When Richard Dawkins can compare faith to smallpox, but worse he said, because it's harder to eradicate, we're in trouble. When the governor of a large state with which I am very familiar can proclaim at a press conference that God, prayer, and faith have absolutely nothing to do with our recovery from COVID and receive a standing ovation, you know our ratings have sunk folks. This fault line separating religious Americans from secularists has been recently documented in a new book; perhaps you're familiar with it, Secular Surge, that validates this hunch.

This anti- religion, this book would claim, comes from secularists who will tolerate religion as long as it's just considered some eccentric, private hobby for superstitious, unenlightened folks, limited to an hour on the Sabbath, with no claimed voice in the public square. Oh, such a course is hardly free exercise. It was Michelle Obama who pointed out our faith just isn't about showing up on Sunday, it's about what we do Monday through Friday. Or as the Jewish scholar David Novak comments, “since I am a religious member of a democratic society I can make only a religious case for human rights in good faith, secularists should make their own arguments by themselves and I'm always ready prepared to listen to them carefully since I want to live in peace with them. Nevertheless, secularists should be able to do so without denying me the right to connect my religious belief to my political advocacy, just as I should be able to do so without denying them the right to connect their nonbelief to political advocacy.”

And from this antagonism to religion that we see today I fear comes the direct intrusion of government into the very definition of the church’s ministries message and meaning.

Republicans and Democrats alike have long agreed the First Amendment's guarantee of religious liberty includes not only what goes on within the four walls of the church, but also the religiously motivated acts of service that fulfill the mission of that church. Now I'm afraid we often hear that we must leave our conscience behind when we step into the public square.

Folks thanks for paying attention. Maybe you'll agree that the four mischaracterizations of religious liberty, there may be more, that I've just tried my best to outline are in fact accurate and that correcting them provides us with a lot of homework.

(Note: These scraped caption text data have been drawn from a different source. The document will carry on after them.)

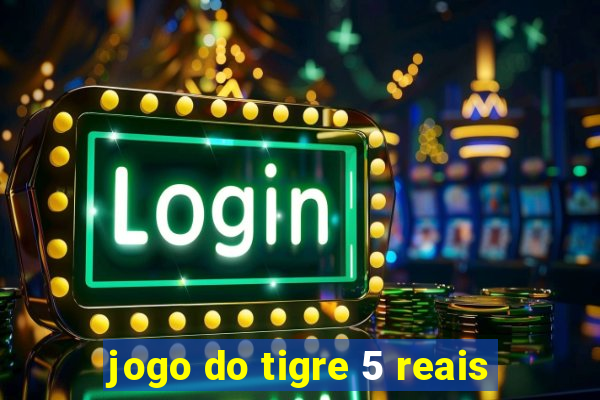 jogo do tigre 5 reais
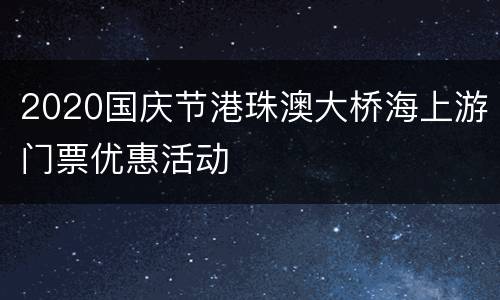 2020国庆节港珠澳大桥海上游门票优惠活动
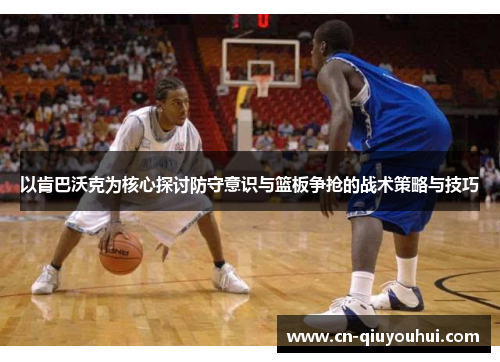 以肯巴沃克为核心探讨防守意识与篮板争抢的战术策略与技巧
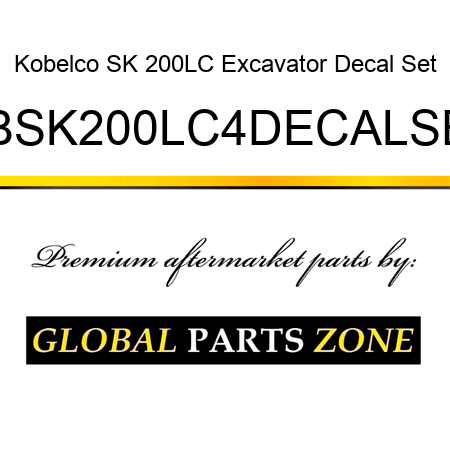 Kobelco SK 200LC Excavator Decal Set KBSK200LC4DECALSET
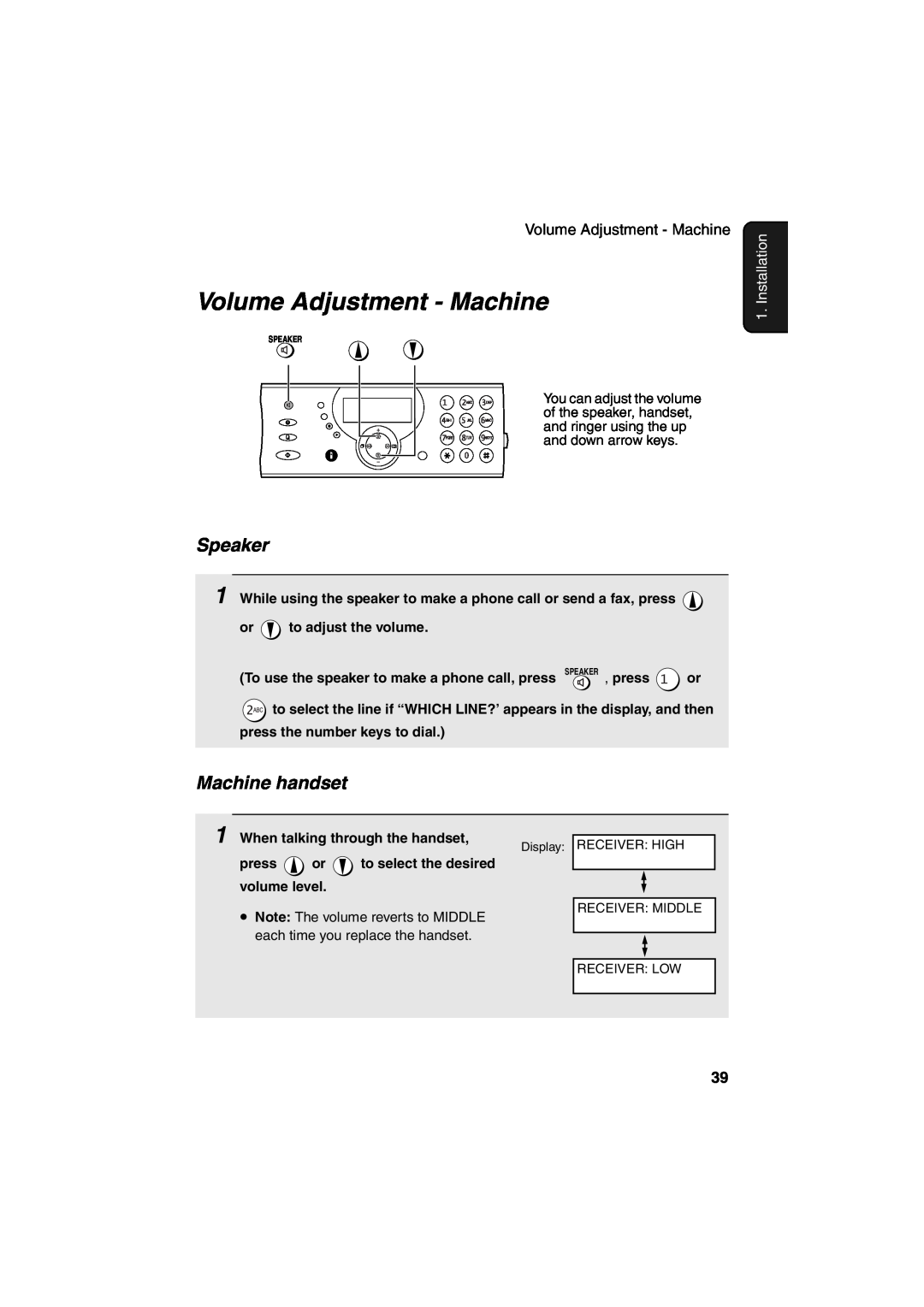 Sharp UX-CD600 operation manual Volume Adjustment - Machine, Speaker, Machine handset, Installation 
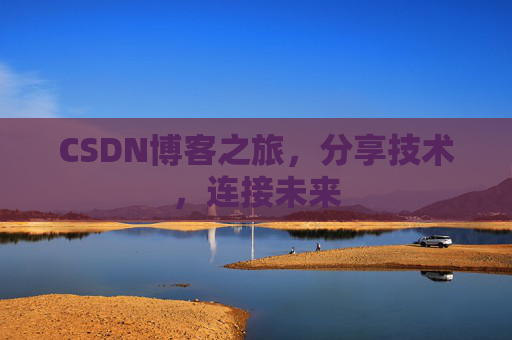 CSDN博客之旅，分享技术，连接未来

Dean Cole, what a gift this law school has been and what a boost it is to have you sponsor this extraordinary event. Father Hesburgh said that the Catholic university is where the church does a lot of its thinking and we need a lot of good thinking on this sacred issue of religious freedom.

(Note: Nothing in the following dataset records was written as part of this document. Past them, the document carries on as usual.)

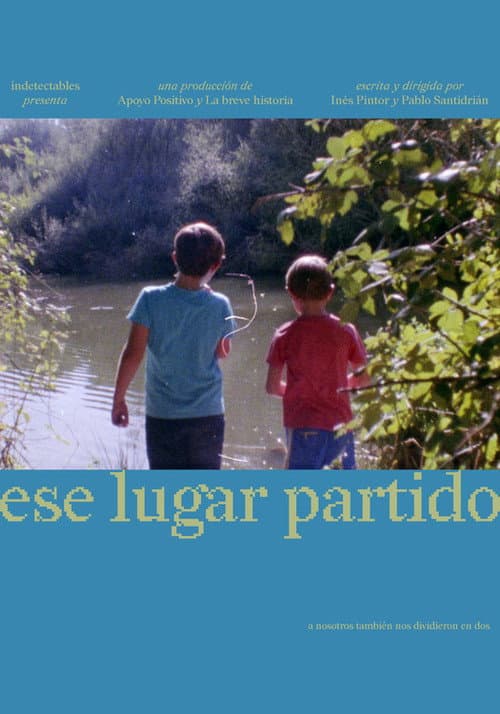 Постер: Ese lugar partido
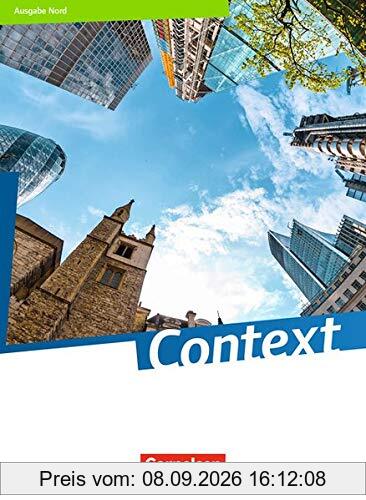 Context - Nord (Bremen/Hamburg/Niedersachsen/Schleswig-Holstein) - Ausgabe 2019: Schülerbuch: Kartoniert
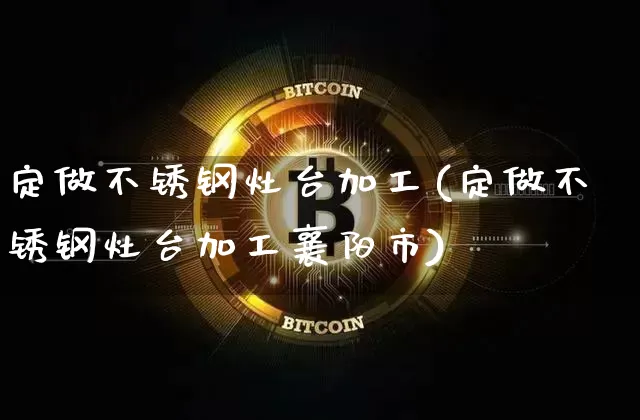 定做不锈钢灶台加工(定做不锈钢灶台加工襄阳市)_https://www.qgjzrcxxzxpt.com_广期所_第1张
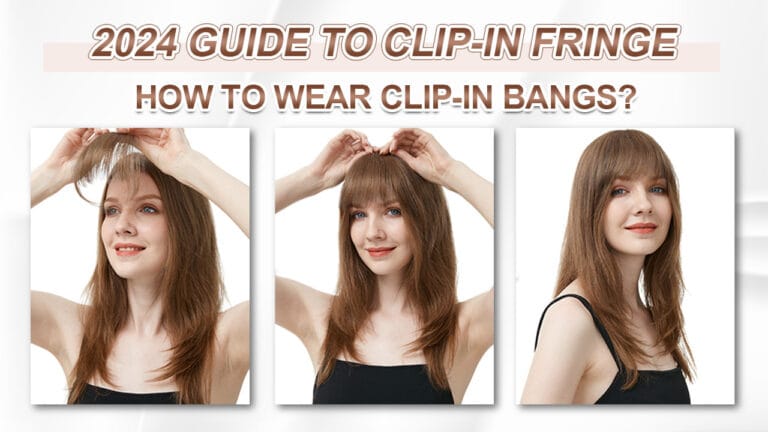 2024-Guide-To-Clip-In-Fringe-How-To-Wear-Clip-In-Bangs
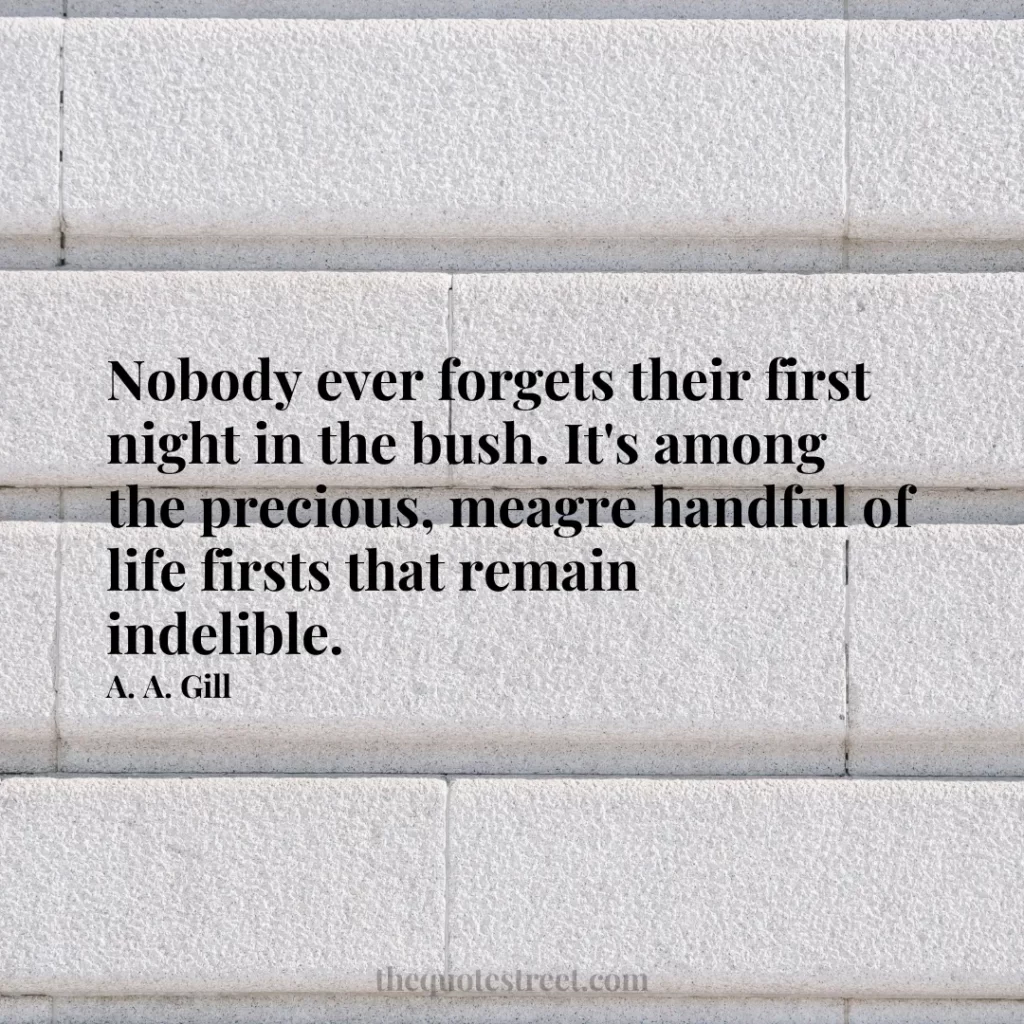 Nobody ever forgets their first night in the bush. It's among the precious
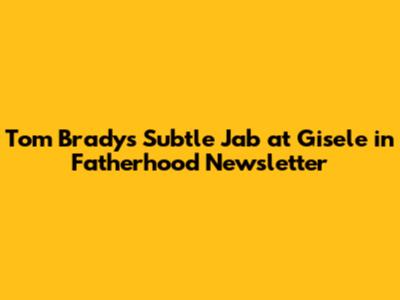 Tom Brady's Subtle Jab at Gisele in Fatherhood Newsletter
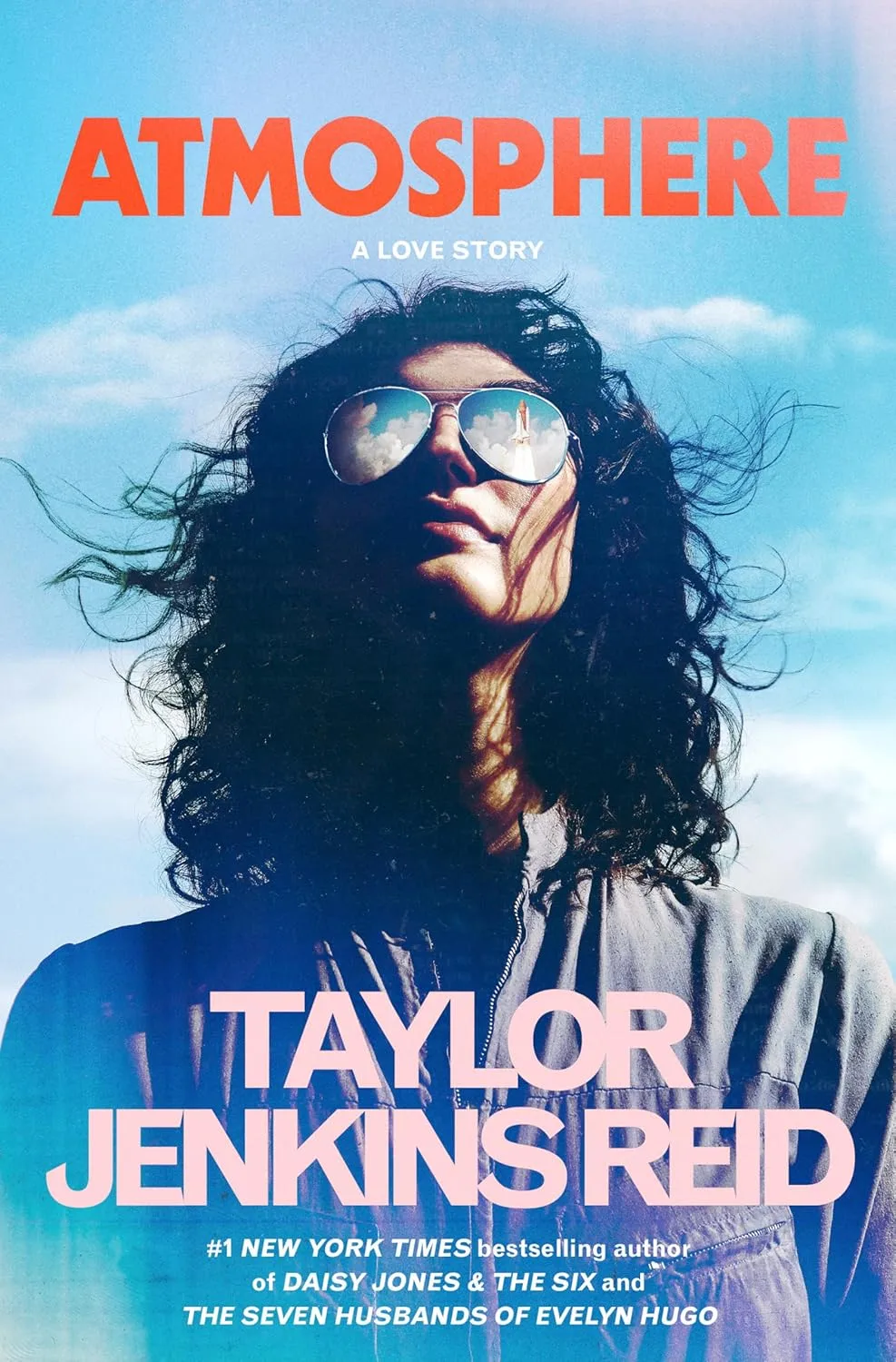 Atmosphere by Taylor Jenkins Reid Atmosphere by Taylor Jenkins Reid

Sadly, maybe you saw a prominent Catholic political leader in D.C. stated that “the church needs to get over this conscience stuff.” 

Well no we don't, and no we can't, not only as believers, as Americans.

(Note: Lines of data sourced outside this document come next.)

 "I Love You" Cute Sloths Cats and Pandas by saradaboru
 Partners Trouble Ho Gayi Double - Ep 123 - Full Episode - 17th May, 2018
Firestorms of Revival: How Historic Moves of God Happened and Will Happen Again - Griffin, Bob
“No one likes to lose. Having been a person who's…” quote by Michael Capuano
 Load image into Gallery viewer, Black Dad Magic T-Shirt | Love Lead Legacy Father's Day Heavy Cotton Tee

All we want to do, along with Cecil Calvert and Roger Williams and William Penn and John Carroll, is to be left alone. All we want along with the parson patriots, Jonathan Edwards, Brigham Young, the abolitionists, William Jennings Bryan, Cesar Chavez, Dorothy Day, Rabbi Abraham Joshua Heschel, and the Reverend Martin Luther King is the freedom to carry the convictions of our faith-armed conscience into our public lives.

That's the freedom that Charles Carroll of Carrollton, the only Catholic to sign the Declaration of Independence, who risked his life, his family, his property, and the revolutionary cause, that's what led him to sign the Declaration as he said, to obtain religious, as well as civil liberties. Thanks for listening everybody.